A notebook template manager for ML students.
One command installs a ready-to-run Jupyter notebook — already wired to your dataset, with your column names, your target, and your drop columns injected automatically.

No more writing the same boilerplate for every assignment. Just pick a template, point it to your CSV, and open Jupyter.


Installation

pip install notebookpkg

Requirements: Python 3.7+, pandas, scikit-learn, matplotlib, seaborn, nbformat, click


How It Works

  1. You run one command with your CSV file
  2. The tool reads your dataset and detects all column names and types
  3. It injects your dataset path, column names, target column, and drop columns into the template
  4. A .ipynb file is created in your current folder
  5. Open it in Jupyter and run all cells — everything is pre-filled

Quick Start

# Step 1: See all available templates
notebookpkg list

# Step 2: Install a template for your CSV
notebookpkg install linear-regression --dataset Salary_Data.csv --target Salary

# Step 3: Open the notebook
jupyter notebook linear-regression_notebook.ipynb

Commands

notebookpkg list

Lists all available templates with their descriptions.

notebookpkg list

Output:

📦 Available Templates:

  decision-tree                       Decision Tree: criterion=entropy, max_depth=5, plot_tree, accuracy, report
  eda-basic                           Basic EDA: head, shape, info, describe, nulls, dtypes, nunique
  eda-full                            Full EDA: visual + outliers, skewness, duplicates, value counts
  eda-visual                          Visual EDA: pairplot, heatmap, distributions
  kmeans-clustering                   KMeans Clustering: StandardScaler, elbow method, silhouette score, cluster plot
  knn-classifier                      KNN Classifier: StandardScaler, fit, accuracy, confusion matrix, report
  lasso-ridge                         Linear + Lasso + Ridge Regression with StandardScaler and coefficient plots
  linear-regression                   Linear Regression: EDA, fit, predict, visualize, MSE, R²
  logistic-regression                 Logistic Regression: StandardScaler, fit, accuracy, confusion matrix, report
  multi-model-compare                 LR + KNN + Naive Bayes on same dataset with accuracy comparison
  naive-bayes                         Gaussian Naive Bayes: StandardScaler, fit, accuracy, confusion matrix heatmap
  polynomial-regression               Polynomial Regression: PolynomialFeatures, smooth curve plot, MSE, R²
  random-forest-classifier            Random Forest Classifier: model1, accuracy, confusion matrix, feature importance
  random-forest-regressor             Random Forest Regressor: RFR, fit, MSE, R², Actual vs Predicted scatter
  svm-classifier                      SVM: Linear kernel, then RBF kernel with AgeSalary feature engineering

notebookpkg install

Installs a template wired to your dataset.
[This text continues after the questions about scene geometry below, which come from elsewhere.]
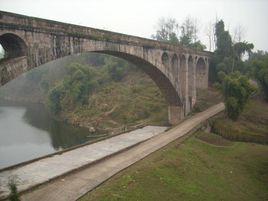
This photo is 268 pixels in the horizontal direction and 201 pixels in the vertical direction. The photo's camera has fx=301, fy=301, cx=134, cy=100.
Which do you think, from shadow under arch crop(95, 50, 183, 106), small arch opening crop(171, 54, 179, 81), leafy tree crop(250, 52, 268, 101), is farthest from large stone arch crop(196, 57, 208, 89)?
small arch opening crop(171, 54, 179, 81)

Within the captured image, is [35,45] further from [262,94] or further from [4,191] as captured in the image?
[262,94]

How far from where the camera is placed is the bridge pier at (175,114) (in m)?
38.8

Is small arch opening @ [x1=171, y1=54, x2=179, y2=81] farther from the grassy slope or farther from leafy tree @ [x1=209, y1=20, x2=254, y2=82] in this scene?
leafy tree @ [x1=209, y1=20, x2=254, y2=82]

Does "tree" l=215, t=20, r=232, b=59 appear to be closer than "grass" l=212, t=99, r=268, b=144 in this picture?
No

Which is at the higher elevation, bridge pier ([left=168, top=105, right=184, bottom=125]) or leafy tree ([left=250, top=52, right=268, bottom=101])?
leafy tree ([left=250, top=52, right=268, bottom=101])

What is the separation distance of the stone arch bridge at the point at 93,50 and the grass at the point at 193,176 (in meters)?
8.11

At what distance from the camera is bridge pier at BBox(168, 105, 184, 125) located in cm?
3881

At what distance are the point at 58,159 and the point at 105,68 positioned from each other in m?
45.7

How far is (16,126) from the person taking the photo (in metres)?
45.2

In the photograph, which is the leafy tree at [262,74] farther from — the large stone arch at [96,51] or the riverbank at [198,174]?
the riverbank at [198,174]

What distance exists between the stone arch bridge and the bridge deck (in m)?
5.40

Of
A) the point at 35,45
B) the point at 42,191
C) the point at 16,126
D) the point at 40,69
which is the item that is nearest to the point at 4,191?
the point at 42,191

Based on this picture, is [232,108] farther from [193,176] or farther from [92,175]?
[92,175]

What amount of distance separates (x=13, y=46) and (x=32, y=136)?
81.3 ft
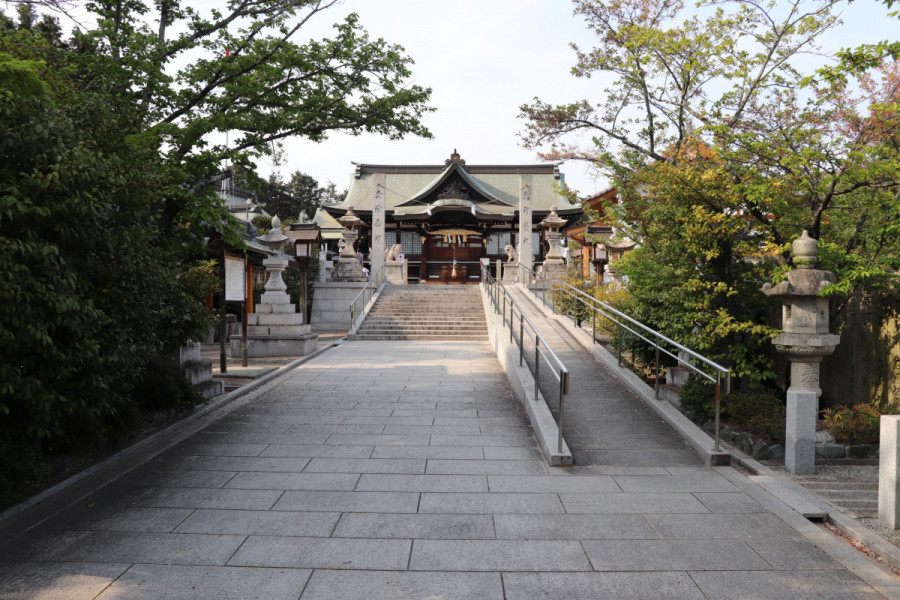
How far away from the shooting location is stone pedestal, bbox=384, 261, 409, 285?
24.0 m

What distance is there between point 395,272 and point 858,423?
19.6 meters

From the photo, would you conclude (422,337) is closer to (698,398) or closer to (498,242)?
(698,398)

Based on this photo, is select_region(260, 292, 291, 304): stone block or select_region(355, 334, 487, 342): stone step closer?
select_region(260, 292, 291, 304): stone block

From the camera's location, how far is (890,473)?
410 cm

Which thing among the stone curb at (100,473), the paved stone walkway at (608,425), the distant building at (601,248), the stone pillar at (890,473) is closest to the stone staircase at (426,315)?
the distant building at (601,248)

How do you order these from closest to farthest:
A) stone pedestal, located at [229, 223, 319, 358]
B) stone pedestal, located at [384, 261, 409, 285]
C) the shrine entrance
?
→ stone pedestal, located at [229, 223, 319, 358] → stone pedestal, located at [384, 261, 409, 285] → the shrine entrance

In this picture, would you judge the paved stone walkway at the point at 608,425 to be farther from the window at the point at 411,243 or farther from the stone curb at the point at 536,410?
the window at the point at 411,243

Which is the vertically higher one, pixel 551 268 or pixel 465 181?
pixel 465 181

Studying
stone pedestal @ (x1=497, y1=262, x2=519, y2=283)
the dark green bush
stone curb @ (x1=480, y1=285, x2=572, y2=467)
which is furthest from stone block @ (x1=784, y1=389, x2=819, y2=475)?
stone pedestal @ (x1=497, y1=262, x2=519, y2=283)

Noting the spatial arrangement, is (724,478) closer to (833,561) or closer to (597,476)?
(597,476)

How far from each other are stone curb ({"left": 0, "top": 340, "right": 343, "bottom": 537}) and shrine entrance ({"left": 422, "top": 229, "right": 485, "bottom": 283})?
76.0ft

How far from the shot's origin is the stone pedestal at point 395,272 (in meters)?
24.0

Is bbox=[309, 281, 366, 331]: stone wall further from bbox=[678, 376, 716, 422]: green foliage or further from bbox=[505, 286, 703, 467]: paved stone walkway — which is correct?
bbox=[678, 376, 716, 422]: green foliage

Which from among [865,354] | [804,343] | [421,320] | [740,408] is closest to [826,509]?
[804,343]
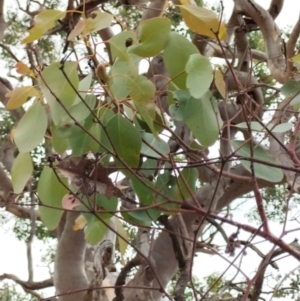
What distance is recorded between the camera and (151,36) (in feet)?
1.75

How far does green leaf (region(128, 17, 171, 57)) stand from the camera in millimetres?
529

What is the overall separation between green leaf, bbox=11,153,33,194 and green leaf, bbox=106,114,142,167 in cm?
13

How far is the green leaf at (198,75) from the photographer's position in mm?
493

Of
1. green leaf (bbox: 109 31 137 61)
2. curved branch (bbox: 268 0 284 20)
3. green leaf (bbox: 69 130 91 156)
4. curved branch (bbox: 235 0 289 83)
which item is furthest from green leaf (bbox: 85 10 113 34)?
curved branch (bbox: 268 0 284 20)

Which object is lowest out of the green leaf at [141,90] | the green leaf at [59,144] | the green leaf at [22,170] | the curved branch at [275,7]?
the green leaf at [141,90]

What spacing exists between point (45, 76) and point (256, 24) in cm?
103

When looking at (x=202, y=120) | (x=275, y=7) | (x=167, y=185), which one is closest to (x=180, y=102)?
(x=202, y=120)

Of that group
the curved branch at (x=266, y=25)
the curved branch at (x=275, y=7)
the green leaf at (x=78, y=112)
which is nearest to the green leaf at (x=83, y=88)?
the green leaf at (x=78, y=112)

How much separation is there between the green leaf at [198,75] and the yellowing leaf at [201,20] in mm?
26

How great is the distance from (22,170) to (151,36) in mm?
232

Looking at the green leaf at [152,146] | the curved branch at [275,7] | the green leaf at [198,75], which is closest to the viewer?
the green leaf at [198,75]

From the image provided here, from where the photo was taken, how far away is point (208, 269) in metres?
2.31

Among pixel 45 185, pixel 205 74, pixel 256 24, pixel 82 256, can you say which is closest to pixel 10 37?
pixel 82 256

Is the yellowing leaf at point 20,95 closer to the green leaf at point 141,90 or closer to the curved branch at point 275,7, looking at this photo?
the green leaf at point 141,90
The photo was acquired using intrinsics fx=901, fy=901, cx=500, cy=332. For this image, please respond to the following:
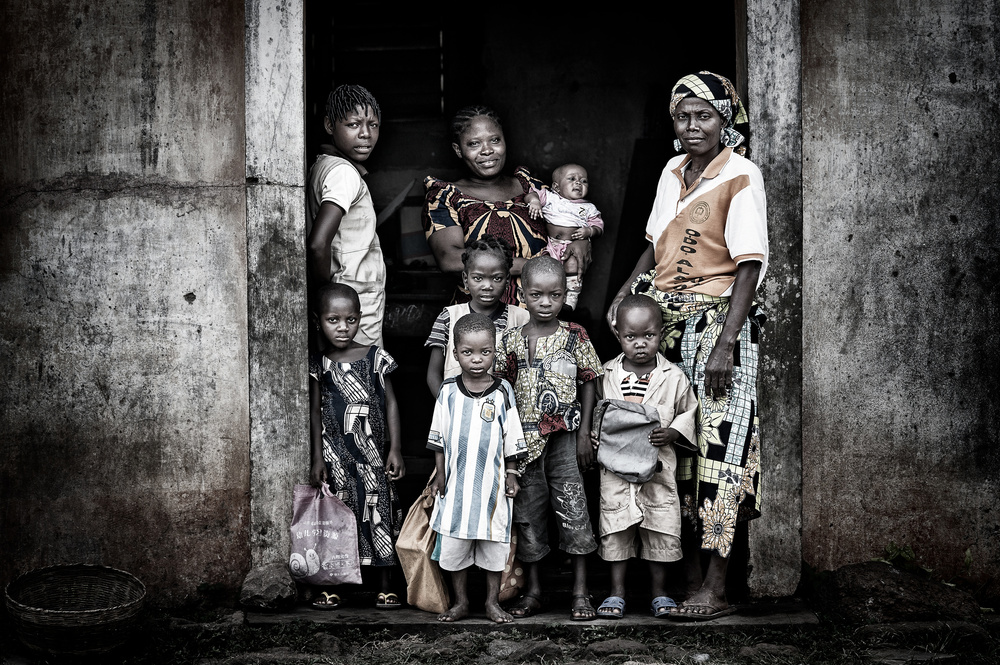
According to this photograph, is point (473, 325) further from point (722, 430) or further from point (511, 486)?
point (722, 430)

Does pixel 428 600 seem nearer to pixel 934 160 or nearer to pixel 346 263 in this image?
pixel 346 263

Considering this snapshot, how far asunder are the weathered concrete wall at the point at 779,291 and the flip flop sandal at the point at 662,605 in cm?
53

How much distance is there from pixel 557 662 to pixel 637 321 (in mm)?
1422

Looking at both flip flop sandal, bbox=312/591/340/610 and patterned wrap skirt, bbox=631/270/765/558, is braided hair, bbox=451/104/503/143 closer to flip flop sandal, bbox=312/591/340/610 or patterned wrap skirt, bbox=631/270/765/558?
patterned wrap skirt, bbox=631/270/765/558

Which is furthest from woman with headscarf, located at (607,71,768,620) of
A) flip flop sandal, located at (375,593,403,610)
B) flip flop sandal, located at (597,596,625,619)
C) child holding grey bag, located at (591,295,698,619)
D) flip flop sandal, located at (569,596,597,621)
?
flip flop sandal, located at (375,593,403,610)

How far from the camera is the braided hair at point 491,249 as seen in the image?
13.4 feet

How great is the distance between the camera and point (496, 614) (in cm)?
387

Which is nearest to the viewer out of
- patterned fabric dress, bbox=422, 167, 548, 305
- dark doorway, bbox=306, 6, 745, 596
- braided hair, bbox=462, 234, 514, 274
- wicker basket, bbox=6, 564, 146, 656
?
wicker basket, bbox=6, 564, 146, 656

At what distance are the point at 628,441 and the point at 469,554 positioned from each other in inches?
33.2

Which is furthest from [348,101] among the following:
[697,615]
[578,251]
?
[697,615]

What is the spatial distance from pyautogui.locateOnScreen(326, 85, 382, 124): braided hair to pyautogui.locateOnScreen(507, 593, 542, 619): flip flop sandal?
95.2 inches

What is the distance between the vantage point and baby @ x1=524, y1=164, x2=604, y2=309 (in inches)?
178

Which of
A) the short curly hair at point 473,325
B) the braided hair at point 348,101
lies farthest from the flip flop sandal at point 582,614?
the braided hair at point 348,101

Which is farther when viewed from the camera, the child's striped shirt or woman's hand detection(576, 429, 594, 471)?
woman's hand detection(576, 429, 594, 471)
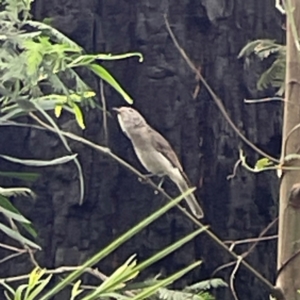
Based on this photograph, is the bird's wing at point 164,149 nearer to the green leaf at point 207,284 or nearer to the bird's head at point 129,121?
the bird's head at point 129,121

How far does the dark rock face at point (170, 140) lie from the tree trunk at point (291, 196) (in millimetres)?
1362

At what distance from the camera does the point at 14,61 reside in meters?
0.93

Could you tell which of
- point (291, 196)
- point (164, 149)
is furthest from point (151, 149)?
point (291, 196)

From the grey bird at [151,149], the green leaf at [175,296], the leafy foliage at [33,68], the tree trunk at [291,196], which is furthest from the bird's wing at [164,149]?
the leafy foliage at [33,68]

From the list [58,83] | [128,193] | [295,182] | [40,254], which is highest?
[58,83]

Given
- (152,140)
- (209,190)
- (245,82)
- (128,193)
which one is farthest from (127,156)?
(152,140)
notebookpkg install <template-name> --dataset <path-to-csv> [options]

All options:

Option Required Default Description
--dataset Yes — Path to your CSV file
--target No Last column Target/label column name
--drop No None Columns to drop, comma-separated
--degree No 2 Polynomial degree — only for polynomial-regression
--clusters No 3 Number of clusters — only for kmeans-clustering
--output No <template>_notebook.ipynb Custom output filename


notebookpkg syntax

Prints the complete code of a template — every cell in order — directly in your terminal. Use this to preview exactly what will be generated before installing.
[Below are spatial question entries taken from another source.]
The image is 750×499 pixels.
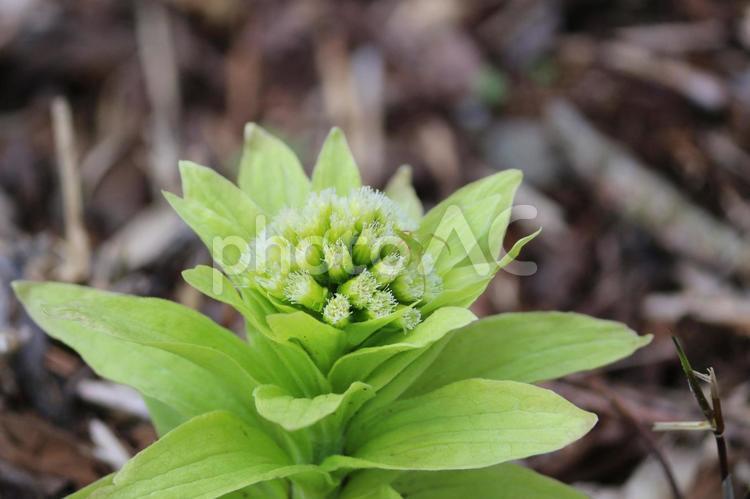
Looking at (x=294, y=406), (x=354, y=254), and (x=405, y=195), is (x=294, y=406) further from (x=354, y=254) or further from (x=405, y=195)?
(x=405, y=195)

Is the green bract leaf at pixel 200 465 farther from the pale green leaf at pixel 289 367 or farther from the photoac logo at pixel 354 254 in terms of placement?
the photoac logo at pixel 354 254

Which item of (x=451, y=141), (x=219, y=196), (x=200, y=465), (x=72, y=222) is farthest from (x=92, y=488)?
(x=451, y=141)

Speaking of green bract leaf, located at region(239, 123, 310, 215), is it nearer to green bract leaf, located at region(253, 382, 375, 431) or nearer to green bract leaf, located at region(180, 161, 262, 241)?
green bract leaf, located at region(180, 161, 262, 241)

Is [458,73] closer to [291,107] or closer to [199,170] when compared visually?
[291,107]

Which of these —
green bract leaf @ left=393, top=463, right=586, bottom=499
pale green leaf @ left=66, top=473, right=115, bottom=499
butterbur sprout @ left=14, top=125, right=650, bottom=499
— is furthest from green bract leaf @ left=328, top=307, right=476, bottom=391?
pale green leaf @ left=66, top=473, right=115, bottom=499

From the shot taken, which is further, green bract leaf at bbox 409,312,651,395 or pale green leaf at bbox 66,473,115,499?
green bract leaf at bbox 409,312,651,395
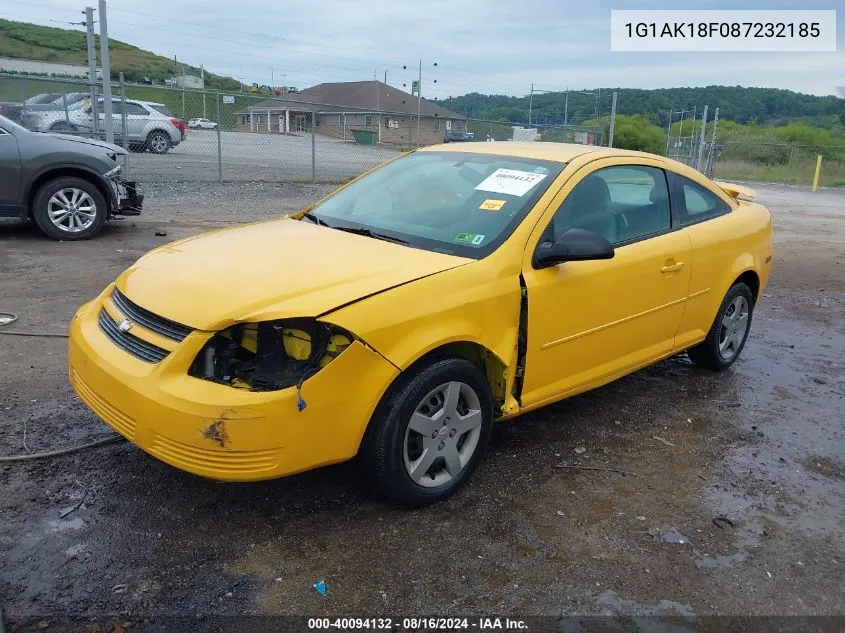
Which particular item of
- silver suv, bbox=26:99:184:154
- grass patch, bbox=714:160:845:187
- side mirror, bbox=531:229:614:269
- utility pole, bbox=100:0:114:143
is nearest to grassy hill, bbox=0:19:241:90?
A: grass patch, bbox=714:160:845:187

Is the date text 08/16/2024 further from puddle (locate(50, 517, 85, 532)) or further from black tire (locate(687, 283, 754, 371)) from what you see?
black tire (locate(687, 283, 754, 371))

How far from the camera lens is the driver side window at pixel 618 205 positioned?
3.80 metres

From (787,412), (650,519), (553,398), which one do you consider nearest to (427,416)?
(553,398)

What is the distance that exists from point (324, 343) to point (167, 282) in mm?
851

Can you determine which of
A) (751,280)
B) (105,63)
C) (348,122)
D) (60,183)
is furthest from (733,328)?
(348,122)

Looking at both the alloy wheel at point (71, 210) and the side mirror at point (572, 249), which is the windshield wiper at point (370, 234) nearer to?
the side mirror at point (572, 249)

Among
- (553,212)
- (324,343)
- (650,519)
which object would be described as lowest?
(650,519)

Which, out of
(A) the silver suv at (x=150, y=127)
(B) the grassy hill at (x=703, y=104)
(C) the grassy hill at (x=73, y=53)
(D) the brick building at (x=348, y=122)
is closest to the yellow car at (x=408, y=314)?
(D) the brick building at (x=348, y=122)

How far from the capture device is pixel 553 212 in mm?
3629

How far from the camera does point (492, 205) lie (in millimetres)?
3705

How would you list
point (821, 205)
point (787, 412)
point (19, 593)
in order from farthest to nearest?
point (821, 205) → point (787, 412) → point (19, 593)

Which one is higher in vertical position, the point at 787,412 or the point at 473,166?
the point at 473,166

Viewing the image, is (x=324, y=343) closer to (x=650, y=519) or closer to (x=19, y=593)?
(x=19, y=593)

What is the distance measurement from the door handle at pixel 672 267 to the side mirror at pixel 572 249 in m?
0.90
notebookpkg syntax <template-name>

Example:

notebookpkg syntax logistic-regression

Output:

============================================================
  Template : logistic-regression
  Logistic Regression: StandardScaler, fit, accuracy, confusion matrix, report
  Total cells: 16
============================================================

── Cell 1 ──────────────────────────────────────────────────
import pandas as pd
import numpy as np
import matplotlib.pyplot as plt
import seaborn as sns
from sklearn.model_selection import train_test_split
from sklearn.preprocessing import StandardScaler
from sklearn.linear_model import LogisticRegression
from sklearn.metrics import accuracy_score, confusion_matrix, classification_report

── Cell 2 ──────────────────────────────────────────────────
df = pd.read_csv('{{DATASET_PATH}}')
df.head()

── Cell 3 ──────────────────────────────────────────────────
{{DROP_CODE}}

... (all remaining cells shown in full)

============================================================
  Install this template:
  notebookpkg install logistic-regression --dataset yourdata.csv
============================================================

You can run syntax for any of the 15 templates:

notebookpkg syntax eda-basic
notebookpkg syntax eda-visual
notebookpkg syntax eda-full
notebookpkg syntax linear-regression
notebookpkg syntax polynomial-regression
notebookpkg syntax logistic-regression
notebookpkg syntax knn-classifier
notebookpkg syntax naive-bayes
notebookpkg syntax lasso-ridge
notebookpkg syntax decision-tree
notebookpkg syntax random-forest-regressor
notebookpkg syntax random-forest-classifier
notebookpkg syntax svm-classifier
notebookpkg syntax kmeans-clustering
notebookpkg syntax multi-model-compare

Templates

EDA Templates

eda-basic

Basic Exploratory Data Analysis. Covers the essential checks every notebook needs.

Cells generated:

  1. Imports
  2. df.read_csv() + df.head()
  3. Drop columns cell (optional)
  4. df.shape
  5. df.info()
  6. df.describe()
  7. df.isnull().sum()
  8. df.dtypes
  9. df.nunique()
notebookpkg install eda-basic --dataset data.csv

eda-visual

EDA with all key visualizations.

Cells generated: Everything in eda-basic, plus:

  • sns.pairplot(df)
  • Correlation heatmap (df.corr() + sns.heatmap())
  • Histogram for each numeric column
notebookpkg install eda-visual --dataset data.csv

eda-full

Complete EDA including outlier detection and categorical analysis.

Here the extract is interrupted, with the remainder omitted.